Report every line of the records that contains the string "farther", and copy each such line in full.

━━━━

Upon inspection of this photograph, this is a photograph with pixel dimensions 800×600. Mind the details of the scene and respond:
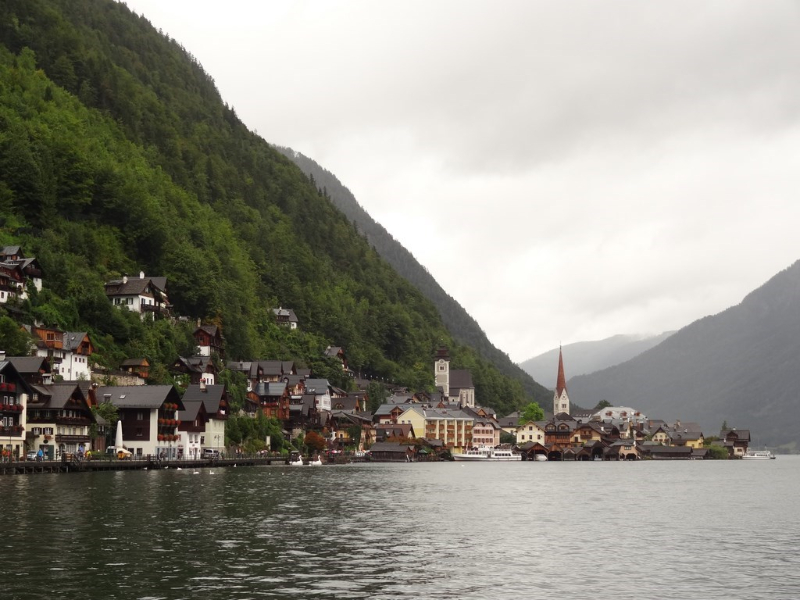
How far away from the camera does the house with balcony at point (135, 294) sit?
155625 millimetres

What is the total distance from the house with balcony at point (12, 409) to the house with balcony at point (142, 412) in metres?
20.3

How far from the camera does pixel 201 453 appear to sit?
144 m

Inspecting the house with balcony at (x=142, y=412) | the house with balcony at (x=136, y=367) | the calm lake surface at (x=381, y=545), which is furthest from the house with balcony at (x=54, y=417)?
the calm lake surface at (x=381, y=545)

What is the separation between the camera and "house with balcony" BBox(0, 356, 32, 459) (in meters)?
102

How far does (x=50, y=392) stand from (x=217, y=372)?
177 feet

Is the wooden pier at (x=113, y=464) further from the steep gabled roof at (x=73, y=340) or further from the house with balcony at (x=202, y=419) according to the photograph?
the steep gabled roof at (x=73, y=340)

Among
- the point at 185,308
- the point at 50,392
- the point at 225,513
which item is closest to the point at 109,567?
the point at 225,513

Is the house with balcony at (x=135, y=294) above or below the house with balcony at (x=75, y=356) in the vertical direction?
above

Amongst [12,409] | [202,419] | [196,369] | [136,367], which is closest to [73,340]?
[136,367]

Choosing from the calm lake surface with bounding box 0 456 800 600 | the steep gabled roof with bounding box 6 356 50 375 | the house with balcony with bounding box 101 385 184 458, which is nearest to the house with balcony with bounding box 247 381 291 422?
the house with balcony with bounding box 101 385 184 458

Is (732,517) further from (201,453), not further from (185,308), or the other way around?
(185,308)

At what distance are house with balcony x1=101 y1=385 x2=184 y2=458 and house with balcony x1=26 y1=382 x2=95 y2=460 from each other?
12755 mm

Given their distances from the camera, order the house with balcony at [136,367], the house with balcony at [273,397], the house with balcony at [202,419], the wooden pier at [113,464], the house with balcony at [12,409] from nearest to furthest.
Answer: the wooden pier at [113,464], the house with balcony at [12,409], the house with balcony at [136,367], the house with balcony at [202,419], the house with balcony at [273,397]

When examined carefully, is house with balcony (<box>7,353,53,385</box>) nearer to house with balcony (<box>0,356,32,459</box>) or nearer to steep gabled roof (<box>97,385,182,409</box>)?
house with balcony (<box>0,356,32,459</box>)
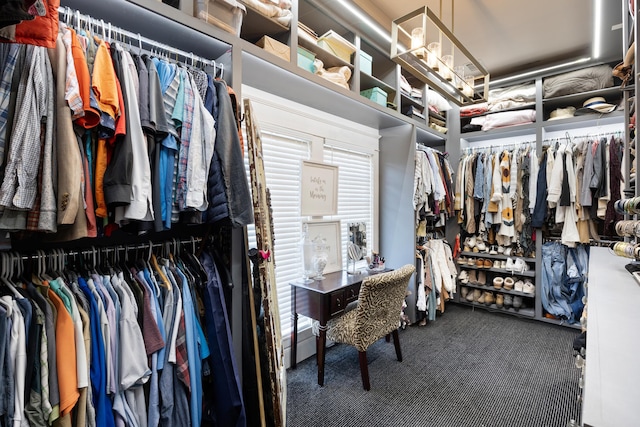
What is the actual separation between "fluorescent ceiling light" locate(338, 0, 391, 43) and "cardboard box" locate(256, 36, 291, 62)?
0.68 meters

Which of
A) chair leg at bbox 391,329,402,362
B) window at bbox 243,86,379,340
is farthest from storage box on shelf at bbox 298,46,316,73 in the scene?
chair leg at bbox 391,329,402,362

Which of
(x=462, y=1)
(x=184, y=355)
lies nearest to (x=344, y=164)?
(x=462, y=1)

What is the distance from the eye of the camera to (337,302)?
2.30m

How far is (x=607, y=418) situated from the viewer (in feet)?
1.25

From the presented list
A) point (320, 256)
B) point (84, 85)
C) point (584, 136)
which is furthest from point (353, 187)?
point (584, 136)

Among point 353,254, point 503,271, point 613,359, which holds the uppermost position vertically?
point 613,359

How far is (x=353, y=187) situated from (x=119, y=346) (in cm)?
236

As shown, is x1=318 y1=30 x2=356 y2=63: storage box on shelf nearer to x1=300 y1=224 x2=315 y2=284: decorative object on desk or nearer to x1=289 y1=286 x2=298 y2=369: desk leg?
x1=300 y1=224 x2=315 y2=284: decorative object on desk

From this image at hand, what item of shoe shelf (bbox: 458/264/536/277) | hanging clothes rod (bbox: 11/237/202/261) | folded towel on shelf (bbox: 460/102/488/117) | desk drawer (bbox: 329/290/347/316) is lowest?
shoe shelf (bbox: 458/264/536/277)

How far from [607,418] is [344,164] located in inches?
109

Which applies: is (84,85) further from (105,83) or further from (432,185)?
(432,185)

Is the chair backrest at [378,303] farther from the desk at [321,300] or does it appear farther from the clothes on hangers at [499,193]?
the clothes on hangers at [499,193]

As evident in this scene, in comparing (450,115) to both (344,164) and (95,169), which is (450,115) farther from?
(95,169)

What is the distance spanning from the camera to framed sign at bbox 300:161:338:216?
8.64 feet
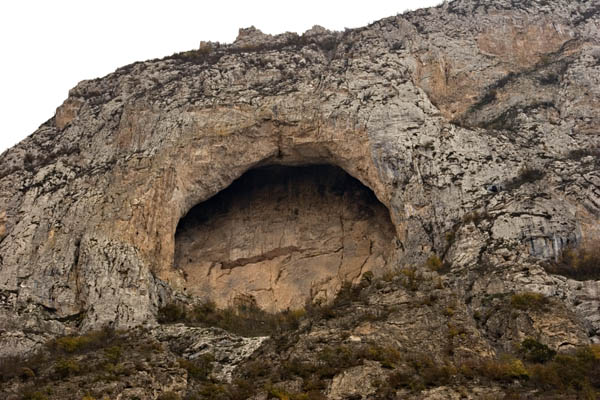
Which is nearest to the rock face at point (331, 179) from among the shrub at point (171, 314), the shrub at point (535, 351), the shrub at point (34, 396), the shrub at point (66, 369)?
the shrub at point (171, 314)

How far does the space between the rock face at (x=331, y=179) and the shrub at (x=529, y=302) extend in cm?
40

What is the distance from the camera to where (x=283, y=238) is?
1487 inches

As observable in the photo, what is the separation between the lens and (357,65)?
38.4 m

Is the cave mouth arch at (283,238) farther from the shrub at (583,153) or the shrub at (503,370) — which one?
the shrub at (503,370)

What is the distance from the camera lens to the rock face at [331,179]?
29.4 meters

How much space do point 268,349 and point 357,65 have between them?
1748 cm

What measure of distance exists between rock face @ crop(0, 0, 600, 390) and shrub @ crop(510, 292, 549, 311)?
396 mm

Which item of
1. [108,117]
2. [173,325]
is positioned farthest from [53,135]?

━━━━

THE REPLY
Is the chair backrest at [378,303] farther from the desk at [321,300] or does it appear farther from the clothes on hangers at [499,193]?
As evident in this scene, in comparing (450,115) to both (344,164) and (95,169), which is (450,115) farther from?
Is the cave mouth arch at (283,238) farther from the shrub at (583,153) or the shrub at (503,370) — which one?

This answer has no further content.